日本型の働き方はスウェーデン人にはストレス

国連世界幸福度レポートによると、寛容度と自由度が幸福感に大きく寄与することが示されており、この観点から北欧諸国が高い評価を受けています。寛容度と自由度の高いフィンランドは2024年も再び1位、スウェーデンも4位にランクインしました。日本も上昇傾向でありましたが、昨年より順位を下げ、世界で51位と北欧諸国に比べるとかなり低いランキングとなっています。

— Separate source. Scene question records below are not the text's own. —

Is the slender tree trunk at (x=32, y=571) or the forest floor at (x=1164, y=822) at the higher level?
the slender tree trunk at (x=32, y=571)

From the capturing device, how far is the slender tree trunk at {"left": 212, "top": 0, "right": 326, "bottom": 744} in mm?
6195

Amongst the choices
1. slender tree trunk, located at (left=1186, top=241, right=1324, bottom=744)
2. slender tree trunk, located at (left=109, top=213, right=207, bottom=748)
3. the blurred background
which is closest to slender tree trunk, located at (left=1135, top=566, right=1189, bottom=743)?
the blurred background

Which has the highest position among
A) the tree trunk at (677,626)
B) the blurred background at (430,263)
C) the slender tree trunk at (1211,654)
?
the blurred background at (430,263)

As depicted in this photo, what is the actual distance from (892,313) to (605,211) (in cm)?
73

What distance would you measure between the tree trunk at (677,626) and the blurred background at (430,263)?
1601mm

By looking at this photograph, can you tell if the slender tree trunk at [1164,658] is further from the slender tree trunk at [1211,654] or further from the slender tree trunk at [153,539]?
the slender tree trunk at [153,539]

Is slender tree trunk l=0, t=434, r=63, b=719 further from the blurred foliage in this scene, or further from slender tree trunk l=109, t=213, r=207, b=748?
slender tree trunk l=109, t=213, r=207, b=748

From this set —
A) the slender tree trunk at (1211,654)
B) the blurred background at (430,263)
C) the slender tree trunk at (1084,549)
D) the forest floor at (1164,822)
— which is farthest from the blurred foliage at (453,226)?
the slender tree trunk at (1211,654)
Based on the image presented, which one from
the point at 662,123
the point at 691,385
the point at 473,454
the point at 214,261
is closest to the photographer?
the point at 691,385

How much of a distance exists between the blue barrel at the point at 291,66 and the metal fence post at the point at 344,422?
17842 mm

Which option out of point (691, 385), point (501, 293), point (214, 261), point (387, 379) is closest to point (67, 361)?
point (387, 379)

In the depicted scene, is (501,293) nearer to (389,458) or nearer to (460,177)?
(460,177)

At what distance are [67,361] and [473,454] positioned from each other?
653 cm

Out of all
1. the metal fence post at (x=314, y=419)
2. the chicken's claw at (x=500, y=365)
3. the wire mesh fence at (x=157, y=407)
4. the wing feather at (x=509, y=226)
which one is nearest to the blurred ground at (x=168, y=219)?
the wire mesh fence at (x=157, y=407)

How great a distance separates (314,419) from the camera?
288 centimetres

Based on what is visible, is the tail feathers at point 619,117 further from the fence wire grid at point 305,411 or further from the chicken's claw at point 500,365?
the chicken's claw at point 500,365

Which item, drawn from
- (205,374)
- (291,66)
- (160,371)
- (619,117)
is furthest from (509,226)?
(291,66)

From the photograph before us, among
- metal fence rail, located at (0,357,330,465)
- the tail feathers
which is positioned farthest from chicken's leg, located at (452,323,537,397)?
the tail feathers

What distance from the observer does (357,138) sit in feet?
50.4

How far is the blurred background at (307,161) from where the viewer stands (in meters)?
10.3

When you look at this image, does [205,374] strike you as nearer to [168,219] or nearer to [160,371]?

スウェーデンの社会では、個人間の差異を最小限にし、個人の尊厳と平等が重視される風土があり、加えて、ストレスの少ない社会づくりが根付いています。企業でも年功序列が存在しないため、厳しい上下関係によるストレスを抱えることはまずありません。さらに、顧客と業者との関係も緩やかです。

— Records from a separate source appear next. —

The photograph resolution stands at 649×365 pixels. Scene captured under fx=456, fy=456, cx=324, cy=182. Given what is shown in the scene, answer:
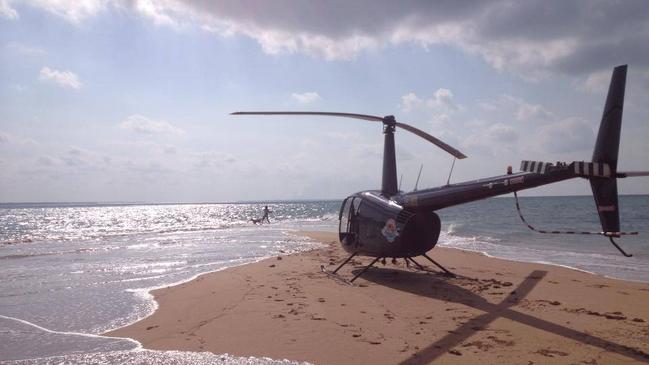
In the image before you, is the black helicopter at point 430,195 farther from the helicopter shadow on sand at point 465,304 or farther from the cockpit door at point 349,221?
the helicopter shadow on sand at point 465,304

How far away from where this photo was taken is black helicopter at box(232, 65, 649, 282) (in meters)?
6.86

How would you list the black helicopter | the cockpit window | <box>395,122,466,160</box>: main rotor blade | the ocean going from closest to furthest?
the ocean < the black helicopter < <box>395,122,466,160</box>: main rotor blade < the cockpit window

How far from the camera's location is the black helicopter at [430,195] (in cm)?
686

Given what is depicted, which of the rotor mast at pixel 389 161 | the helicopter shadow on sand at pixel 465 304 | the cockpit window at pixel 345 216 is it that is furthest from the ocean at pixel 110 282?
the rotor mast at pixel 389 161

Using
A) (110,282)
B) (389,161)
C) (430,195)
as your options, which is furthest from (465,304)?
(110,282)

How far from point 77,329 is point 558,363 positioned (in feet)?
24.2

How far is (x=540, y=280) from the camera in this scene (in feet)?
37.6

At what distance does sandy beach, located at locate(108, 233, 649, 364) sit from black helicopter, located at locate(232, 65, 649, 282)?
110cm

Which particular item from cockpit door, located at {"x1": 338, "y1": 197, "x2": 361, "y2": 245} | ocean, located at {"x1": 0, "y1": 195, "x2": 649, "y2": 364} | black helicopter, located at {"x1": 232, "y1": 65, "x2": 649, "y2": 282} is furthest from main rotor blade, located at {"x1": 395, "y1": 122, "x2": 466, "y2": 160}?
ocean, located at {"x1": 0, "y1": 195, "x2": 649, "y2": 364}

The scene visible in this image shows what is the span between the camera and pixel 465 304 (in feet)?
28.8

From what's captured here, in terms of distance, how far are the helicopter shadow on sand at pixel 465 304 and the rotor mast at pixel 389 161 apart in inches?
91.4

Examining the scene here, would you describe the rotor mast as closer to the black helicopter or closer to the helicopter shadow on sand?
the black helicopter

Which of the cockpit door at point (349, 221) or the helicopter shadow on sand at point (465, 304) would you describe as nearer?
the helicopter shadow on sand at point (465, 304)

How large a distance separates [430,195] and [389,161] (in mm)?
2292
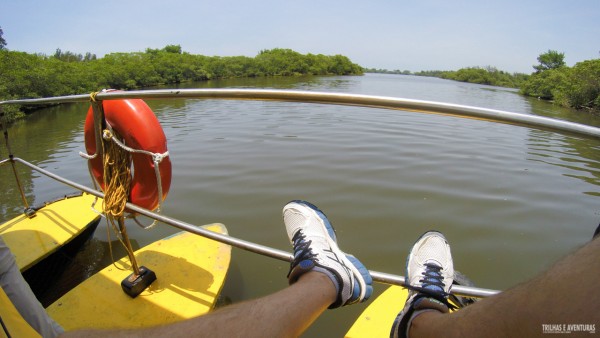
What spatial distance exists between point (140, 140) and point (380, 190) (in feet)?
11.2

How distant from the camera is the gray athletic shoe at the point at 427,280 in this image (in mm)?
1149

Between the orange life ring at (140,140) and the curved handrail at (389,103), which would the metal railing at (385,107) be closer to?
the curved handrail at (389,103)

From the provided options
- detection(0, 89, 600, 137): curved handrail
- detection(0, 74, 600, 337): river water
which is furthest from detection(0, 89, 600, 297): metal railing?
detection(0, 74, 600, 337): river water

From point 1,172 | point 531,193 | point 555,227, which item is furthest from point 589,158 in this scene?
point 1,172

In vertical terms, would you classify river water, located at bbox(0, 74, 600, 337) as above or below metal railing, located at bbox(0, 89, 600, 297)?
below

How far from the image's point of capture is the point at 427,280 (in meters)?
1.31

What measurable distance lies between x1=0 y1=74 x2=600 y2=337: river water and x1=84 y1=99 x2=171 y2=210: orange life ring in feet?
4.43

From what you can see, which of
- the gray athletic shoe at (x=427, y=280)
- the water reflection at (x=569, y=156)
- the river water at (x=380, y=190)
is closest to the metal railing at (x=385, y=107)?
the gray athletic shoe at (x=427, y=280)

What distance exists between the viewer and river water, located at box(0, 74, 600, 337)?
2967mm

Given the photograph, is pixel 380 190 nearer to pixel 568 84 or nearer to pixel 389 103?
pixel 389 103

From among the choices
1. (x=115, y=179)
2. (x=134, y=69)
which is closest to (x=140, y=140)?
(x=115, y=179)

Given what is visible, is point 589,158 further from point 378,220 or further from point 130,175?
point 130,175

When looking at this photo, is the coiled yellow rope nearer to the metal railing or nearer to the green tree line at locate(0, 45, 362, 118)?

一方、日本には「お客様は神様」という言葉があるほど、お客様の要望に答えようとする、お客様第一主義が定着しています。そのため、日本のサービスや製品は高品質であると海外からも評価されています。

近年では「リーン」と呼ばれる日本型の生産方式が多くのスウェーデン企業で採用もされています。しかし、リーンを採用する企業で働くスウェーデン人の中には、これまで以上のサービス提供に伴うストレスを感じる人もおり、「なぜ顧客サービスをここまで強化する必要があるのか」と疑問を持つ人もいます。

「自分が働く側だったら」を常に考える

私の経験によると、スウェーデンの顧客サービスは日本ほど高くないものの、ほかのヨーロッパ諸国と比べると高いほうです。しかし、スウェーデン社会では、自分がサービス提供側に立った場合も考えているため、顧客側も過度なサービスを要求しません。そして、お互いを尊重しながら、極度なストレスをかけずに働くことが重要とされています。

そうした、お互いを尊重し強要しない社会のスウェーデンでは、ルールや規則を楽しんで守る方法を考案し実践しています。たとえば、ストックホルムのオデンプラン駅では、利用者にエスカレーターではなく、健康に良い階段を使ってもらうため、昇ると音が鳴る、ピアノの鍵盤に見立てた階段を設置しました。これにより普段より66%も多くの人が階段を利用するようになりました。

さらに、公園や道路でのゴミのポイ捨てを減らすために、ごみ捨て自体を楽しいものにするというアイデアから、音や声が出るゴミ箱が設置されている所もあります。実際に、私も子どもたちが面白がり、ゴミ捨てをする様子を何度も目にしました。このように、スウェーデンでは厳しい規律だけでなく、人々が面白がって自発的にルールを守る方法を模索しています。